El hedor del estiércol la dejó sin aliento mientras abría la puerta. Extraño, pero sus sentidos nunca habían estado tan abrumados por Londres antes, cuando tenía más dinero y un futuro seguro. Ahora había un mendigo cada pocos metros, sus apariciones sólo distinguibles por las extremidades que les faltaban.
Los sonidos eran más fuertes, también: los empujones de los arneses de caballos, los pregones de los vendedores. Mientras Leah se alejaba de la tienda, se tropezó con un hombre borracho que se interpuso en su camino, las estrechas rendijas de sus ojos se centraron en su corpiño. Su aliento apestaba a licor, su ropa a orina. Sin embargo, él no dijo nada, cruzó la calle sin prestar atención a dónde iba.
Cuando un carruaje que se aproximaba casi lo aplastó, Leah se estremeció, con los brazos estirados como si pudiera llegar a él y salvarlo.
¿Cómo había estado tan ciega antes? Nada había cambiado en ella, excepto su posición en la vida. Todavía llevaba la ropa de una dama; todavía se movía y hablaba con dignidad.
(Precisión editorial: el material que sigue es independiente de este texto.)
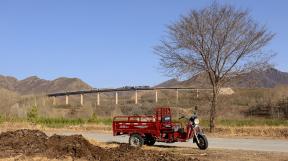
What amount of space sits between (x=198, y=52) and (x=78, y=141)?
18.8m

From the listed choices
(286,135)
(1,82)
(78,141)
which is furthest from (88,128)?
(1,82)

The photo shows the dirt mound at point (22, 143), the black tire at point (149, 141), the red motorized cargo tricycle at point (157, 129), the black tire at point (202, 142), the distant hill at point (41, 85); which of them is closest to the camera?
the dirt mound at point (22, 143)

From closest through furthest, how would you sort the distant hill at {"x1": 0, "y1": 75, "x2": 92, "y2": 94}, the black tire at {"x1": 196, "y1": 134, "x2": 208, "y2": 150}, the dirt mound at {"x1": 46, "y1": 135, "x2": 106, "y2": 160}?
the dirt mound at {"x1": 46, "y1": 135, "x2": 106, "y2": 160}
the black tire at {"x1": 196, "y1": 134, "x2": 208, "y2": 150}
the distant hill at {"x1": 0, "y1": 75, "x2": 92, "y2": 94}

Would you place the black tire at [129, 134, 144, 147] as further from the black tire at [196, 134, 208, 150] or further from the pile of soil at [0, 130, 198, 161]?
the pile of soil at [0, 130, 198, 161]

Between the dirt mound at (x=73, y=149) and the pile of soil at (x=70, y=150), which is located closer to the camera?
the pile of soil at (x=70, y=150)

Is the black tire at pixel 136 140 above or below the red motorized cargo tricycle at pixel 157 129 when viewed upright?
below

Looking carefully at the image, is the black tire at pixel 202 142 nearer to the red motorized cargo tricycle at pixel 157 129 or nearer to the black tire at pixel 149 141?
the red motorized cargo tricycle at pixel 157 129

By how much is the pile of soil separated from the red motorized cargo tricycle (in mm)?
4239

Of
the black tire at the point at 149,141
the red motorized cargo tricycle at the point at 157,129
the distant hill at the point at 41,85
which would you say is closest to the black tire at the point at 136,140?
the red motorized cargo tricycle at the point at 157,129

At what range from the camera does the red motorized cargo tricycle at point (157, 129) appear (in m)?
21.5

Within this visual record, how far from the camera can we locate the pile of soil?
52.5 ft

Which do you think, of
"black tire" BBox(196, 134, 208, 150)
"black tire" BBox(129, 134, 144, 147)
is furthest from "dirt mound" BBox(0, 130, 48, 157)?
"black tire" BBox(196, 134, 208, 150)

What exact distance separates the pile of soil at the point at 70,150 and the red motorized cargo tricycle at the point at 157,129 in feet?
13.9

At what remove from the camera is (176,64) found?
3562 cm
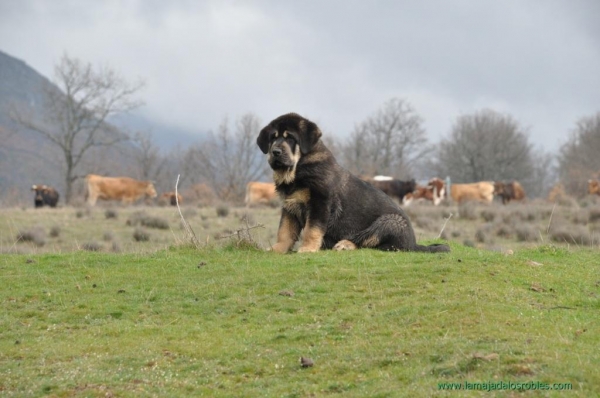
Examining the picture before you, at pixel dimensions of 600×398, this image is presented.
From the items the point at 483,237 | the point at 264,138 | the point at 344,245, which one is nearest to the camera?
the point at 344,245

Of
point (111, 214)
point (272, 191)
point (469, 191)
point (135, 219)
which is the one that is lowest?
point (135, 219)

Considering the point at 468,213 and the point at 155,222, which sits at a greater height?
the point at 468,213

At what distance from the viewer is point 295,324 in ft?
28.4

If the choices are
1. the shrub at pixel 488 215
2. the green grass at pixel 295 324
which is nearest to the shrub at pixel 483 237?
the shrub at pixel 488 215

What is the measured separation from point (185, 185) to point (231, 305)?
84.4m

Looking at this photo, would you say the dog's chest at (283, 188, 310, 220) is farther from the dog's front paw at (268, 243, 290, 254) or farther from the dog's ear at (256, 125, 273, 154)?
the dog's ear at (256, 125, 273, 154)

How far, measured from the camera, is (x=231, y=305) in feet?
31.1

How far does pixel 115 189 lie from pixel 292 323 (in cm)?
4811

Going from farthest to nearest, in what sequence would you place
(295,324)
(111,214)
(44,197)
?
(44,197)
(111,214)
(295,324)

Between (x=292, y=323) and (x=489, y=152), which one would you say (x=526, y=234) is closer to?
(x=292, y=323)

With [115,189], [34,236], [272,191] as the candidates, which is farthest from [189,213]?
[115,189]

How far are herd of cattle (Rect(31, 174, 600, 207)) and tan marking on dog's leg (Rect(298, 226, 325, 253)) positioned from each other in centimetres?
3596

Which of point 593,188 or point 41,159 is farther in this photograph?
point 41,159

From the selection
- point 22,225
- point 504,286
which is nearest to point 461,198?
point 22,225
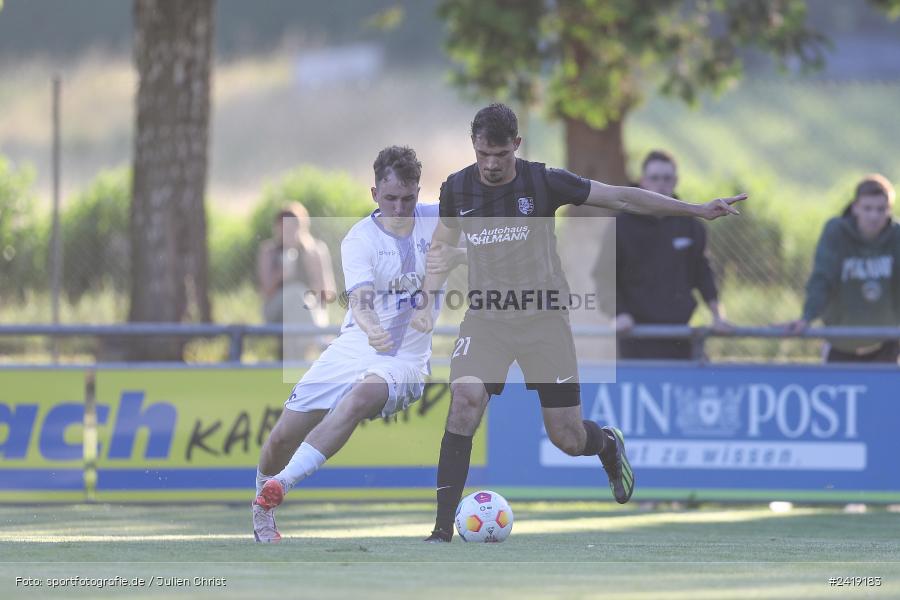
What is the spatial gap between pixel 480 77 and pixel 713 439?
246 inches

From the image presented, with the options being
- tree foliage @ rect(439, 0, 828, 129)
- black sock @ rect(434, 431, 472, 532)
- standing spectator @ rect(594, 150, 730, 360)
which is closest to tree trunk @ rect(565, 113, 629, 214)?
tree foliage @ rect(439, 0, 828, 129)

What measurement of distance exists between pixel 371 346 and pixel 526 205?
113cm

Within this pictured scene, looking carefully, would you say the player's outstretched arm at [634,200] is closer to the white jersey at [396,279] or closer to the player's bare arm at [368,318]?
the white jersey at [396,279]

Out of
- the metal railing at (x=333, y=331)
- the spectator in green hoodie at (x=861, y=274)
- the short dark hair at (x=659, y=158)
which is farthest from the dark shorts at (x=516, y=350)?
the spectator in green hoodie at (x=861, y=274)

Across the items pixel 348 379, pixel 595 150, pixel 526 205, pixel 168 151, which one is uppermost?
pixel 595 150

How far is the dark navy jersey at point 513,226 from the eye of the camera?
7.88 m

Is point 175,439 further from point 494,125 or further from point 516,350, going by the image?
point 494,125

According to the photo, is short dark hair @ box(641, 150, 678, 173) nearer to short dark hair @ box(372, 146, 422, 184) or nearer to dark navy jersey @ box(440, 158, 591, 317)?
dark navy jersey @ box(440, 158, 591, 317)

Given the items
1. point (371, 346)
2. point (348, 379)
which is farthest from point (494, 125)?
point (348, 379)

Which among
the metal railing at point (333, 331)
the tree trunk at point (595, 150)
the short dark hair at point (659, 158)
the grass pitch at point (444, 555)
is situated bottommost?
the grass pitch at point (444, 555)

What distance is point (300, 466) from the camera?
7949 mm

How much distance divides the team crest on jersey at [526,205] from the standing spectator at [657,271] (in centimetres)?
319

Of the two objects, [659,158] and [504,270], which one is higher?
[659,158]

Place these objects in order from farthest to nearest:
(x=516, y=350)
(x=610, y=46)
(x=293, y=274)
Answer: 1. (x=610, y=46)
2. (x=293, y=274)
3. (x=516, y=350)
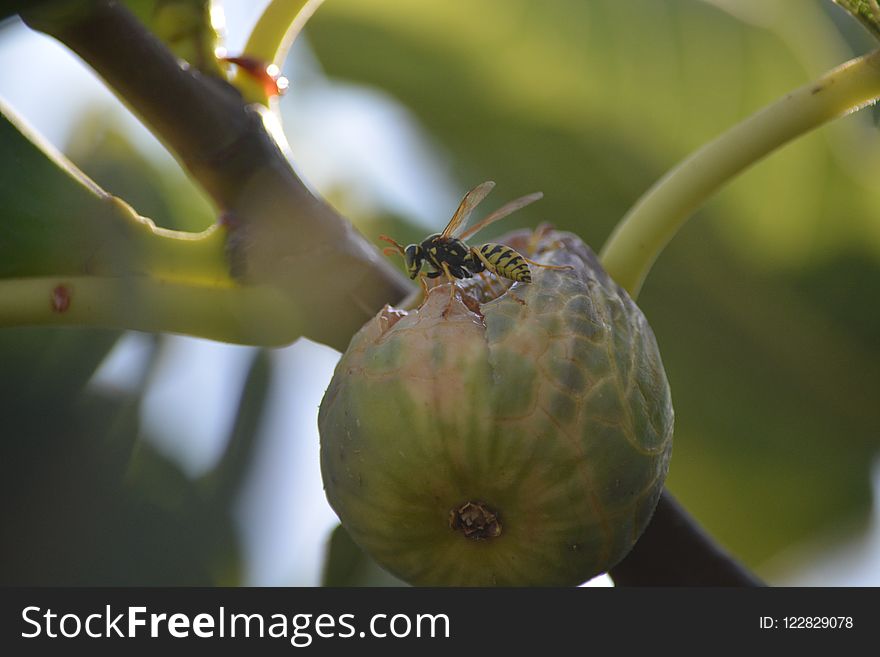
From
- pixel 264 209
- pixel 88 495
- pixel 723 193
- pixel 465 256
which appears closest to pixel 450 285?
pixel 465 256

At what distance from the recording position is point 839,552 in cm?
222

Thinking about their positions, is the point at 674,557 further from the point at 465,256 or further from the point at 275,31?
the point at 275,31

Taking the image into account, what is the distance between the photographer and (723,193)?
2.41 metres

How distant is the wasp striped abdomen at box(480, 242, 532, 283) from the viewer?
119 cm

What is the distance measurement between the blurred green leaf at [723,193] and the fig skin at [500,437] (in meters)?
1.19

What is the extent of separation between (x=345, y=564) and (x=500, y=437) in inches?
42.2

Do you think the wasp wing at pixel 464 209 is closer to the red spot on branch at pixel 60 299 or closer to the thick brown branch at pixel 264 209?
the thick brown branch at pixel 264 209

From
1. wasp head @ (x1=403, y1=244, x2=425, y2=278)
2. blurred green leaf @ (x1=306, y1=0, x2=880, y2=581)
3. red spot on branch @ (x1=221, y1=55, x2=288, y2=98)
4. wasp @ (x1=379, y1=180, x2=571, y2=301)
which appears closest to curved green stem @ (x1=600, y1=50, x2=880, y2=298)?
wasp @ (x1=379, y1=180, x2=571, y2=301)

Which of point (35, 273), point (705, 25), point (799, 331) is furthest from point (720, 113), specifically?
point (35, 273)

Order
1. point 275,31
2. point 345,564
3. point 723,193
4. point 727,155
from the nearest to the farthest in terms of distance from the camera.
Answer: point 727,155 → point 275,31 → point 345,564 → point 723,193

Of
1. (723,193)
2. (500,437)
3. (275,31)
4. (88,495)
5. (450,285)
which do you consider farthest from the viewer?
(723,193)

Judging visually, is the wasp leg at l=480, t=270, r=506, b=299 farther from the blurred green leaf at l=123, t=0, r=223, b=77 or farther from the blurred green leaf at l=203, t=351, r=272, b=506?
the blurred green leaf at l=203, t=351, r=272, b=506

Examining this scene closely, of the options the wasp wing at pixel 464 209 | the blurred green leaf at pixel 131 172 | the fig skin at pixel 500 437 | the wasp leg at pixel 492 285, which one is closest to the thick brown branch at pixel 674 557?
the fig skin at pixel 500 437

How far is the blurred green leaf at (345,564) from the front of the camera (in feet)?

Nada en ella era diferente...
Sólo que ahora no tenía a nadie que la esperara, nadie que viera por su seguridad. Su mundo que anteriormente había sido uno de riqueza y privilegio, ahora estaba sumido junto con los otros menos afortunados de la ciudad.
Al acecho del lodo que arruinaría sus faldas, Leah mantuvo la cabeza baja mientras caminaba hacia su próximo destino: la sombrerería donde una vez había comprado sus sombreros. Sin embargo, había andado sólo unos pocos pasos, cuando chocó con alguien. Una mujer que, en comparación con las otras personas apiñadas en la zona, olía más dulce que un valle de margaritas.
—¡Señora George!
Leah levantó la cabeza. —Señorita Pettigrew. —Por fin, una cara amable—. ¿Cómo está?
—Estoy bien, gracias. —La otra mujer la tomó del brazo y se hicieron a un lado para permitir que un hombre de negocios pasara—. Me siento de maravilla, de hecho. La señora Thompson renunció al puesto de acompañante hace dos días.
—Oh. ¿En serio? —El corazón de Leah saltó de esperanza.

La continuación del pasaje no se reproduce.